You can even combine these; e.g., a list of x y coordinates:

;; (cons foo (cons bar nil)) == (list foo bar)    
(cons
  (cons 5 4)
  (cons (cons 9 10) nil))
=>
((5 . 4) (9 . 10))

A cons cell is thus strictly more general than a linked list node; it's closer to an "applied pair", so to speak. All of the standard list processing functions (map, dolist, etc.) are simply functions that assume you're putting values in car and another list in cdr.

All this means that — if you wished — you could define lists backwards, with car pointing to the next cons cell and cdr pointing to the value! To do that with a linked list node you'd have to redefine the class or data structure to alter the types.

Rich
+1  A: 

A cons cell is one third of a contract consisting of cons, car, and cdr, with the requirement being that they behave as pairs, as others have mentioned.

The reason for leaving out the words "reference", "pointer", etc. from this definition is to recognize that those are implementation details.
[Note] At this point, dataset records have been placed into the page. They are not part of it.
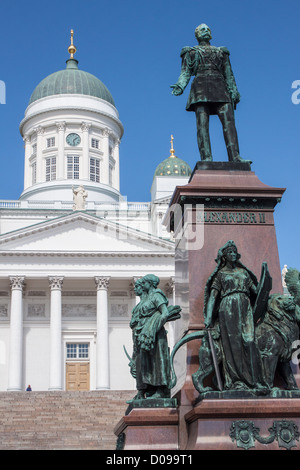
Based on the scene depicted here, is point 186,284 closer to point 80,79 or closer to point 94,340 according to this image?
point 94,340

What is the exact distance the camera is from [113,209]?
57.7 m

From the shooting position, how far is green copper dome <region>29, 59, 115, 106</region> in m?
66.2

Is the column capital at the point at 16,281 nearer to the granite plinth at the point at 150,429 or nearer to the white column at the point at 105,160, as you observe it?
the white column at the point at 105,160

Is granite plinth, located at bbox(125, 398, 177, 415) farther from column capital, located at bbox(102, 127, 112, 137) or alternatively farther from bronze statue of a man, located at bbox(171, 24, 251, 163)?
column capital, located at bbox(102, 127, 112, 137)

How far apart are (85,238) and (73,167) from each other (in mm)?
17299

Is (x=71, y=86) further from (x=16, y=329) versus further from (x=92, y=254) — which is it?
(x=16, y=329)

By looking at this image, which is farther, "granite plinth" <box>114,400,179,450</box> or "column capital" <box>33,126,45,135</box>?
"column capital" <box>33,126,45,135</box>

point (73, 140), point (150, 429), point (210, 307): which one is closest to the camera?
point (150, 429)

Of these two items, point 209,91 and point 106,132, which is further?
point 106,132

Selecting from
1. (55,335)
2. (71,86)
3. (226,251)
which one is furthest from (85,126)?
(226,251)

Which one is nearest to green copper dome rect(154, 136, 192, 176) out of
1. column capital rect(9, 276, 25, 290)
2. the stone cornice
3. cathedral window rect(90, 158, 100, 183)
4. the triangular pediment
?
cathedral window rect(90, 158, 100, 183)

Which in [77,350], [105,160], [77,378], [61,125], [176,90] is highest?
[61,125]

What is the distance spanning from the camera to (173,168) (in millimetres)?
61125

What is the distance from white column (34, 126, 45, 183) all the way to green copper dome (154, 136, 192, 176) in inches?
411
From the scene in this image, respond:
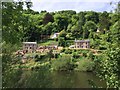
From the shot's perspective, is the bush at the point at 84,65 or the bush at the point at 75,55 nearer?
the bush at the point at 84,65

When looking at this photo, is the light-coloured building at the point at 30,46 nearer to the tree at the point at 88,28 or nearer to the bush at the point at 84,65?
the tree at the point at 88,28

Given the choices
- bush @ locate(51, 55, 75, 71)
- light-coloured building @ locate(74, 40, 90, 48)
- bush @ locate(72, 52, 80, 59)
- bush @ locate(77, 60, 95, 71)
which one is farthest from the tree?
bush @ locate(51, 55, 75, 71)

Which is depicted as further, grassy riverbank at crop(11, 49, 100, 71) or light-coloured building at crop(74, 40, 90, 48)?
light-coloured building at crop(74, 40, 90, 48)

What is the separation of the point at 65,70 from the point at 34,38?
1893 centimetres

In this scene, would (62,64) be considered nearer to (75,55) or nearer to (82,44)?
(75,55)

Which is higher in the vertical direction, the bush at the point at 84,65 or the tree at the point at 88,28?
the tree at the point at 88,28

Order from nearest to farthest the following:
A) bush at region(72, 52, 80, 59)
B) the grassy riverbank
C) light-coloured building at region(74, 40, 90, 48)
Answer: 1. the grassy riverbank
2. bush at region(72, 52, 80, 59)
3. light-coloured building at region(74, 40, 90, 48)

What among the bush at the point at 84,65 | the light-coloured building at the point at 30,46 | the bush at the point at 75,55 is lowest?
the bush at the point at 84,65

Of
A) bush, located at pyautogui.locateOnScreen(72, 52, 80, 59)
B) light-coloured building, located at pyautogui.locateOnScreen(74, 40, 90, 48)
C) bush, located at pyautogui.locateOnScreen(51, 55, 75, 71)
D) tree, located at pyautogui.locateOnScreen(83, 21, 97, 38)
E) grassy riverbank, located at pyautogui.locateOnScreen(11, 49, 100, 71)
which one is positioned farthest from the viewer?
tree, located at pyautogui.locateOnScreen(83, 21, 97, 38)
If you wanted to, you could build a cons out of thin air, as Abelson and Sussman did:

(define (cons a b) (lambda (x) (x a b)))
(define (car x) (x (lambda (a b) a)))
(define (cdr x) (x (lambda (a b) b)))

This definition lives entirely inside Lisp's world of definitions and functions, and doesn't even stop to consider whether the objects are stored as values or references; yet these can serve as a drop-in replacement for the primitive objects (not considering mutability or other special uses).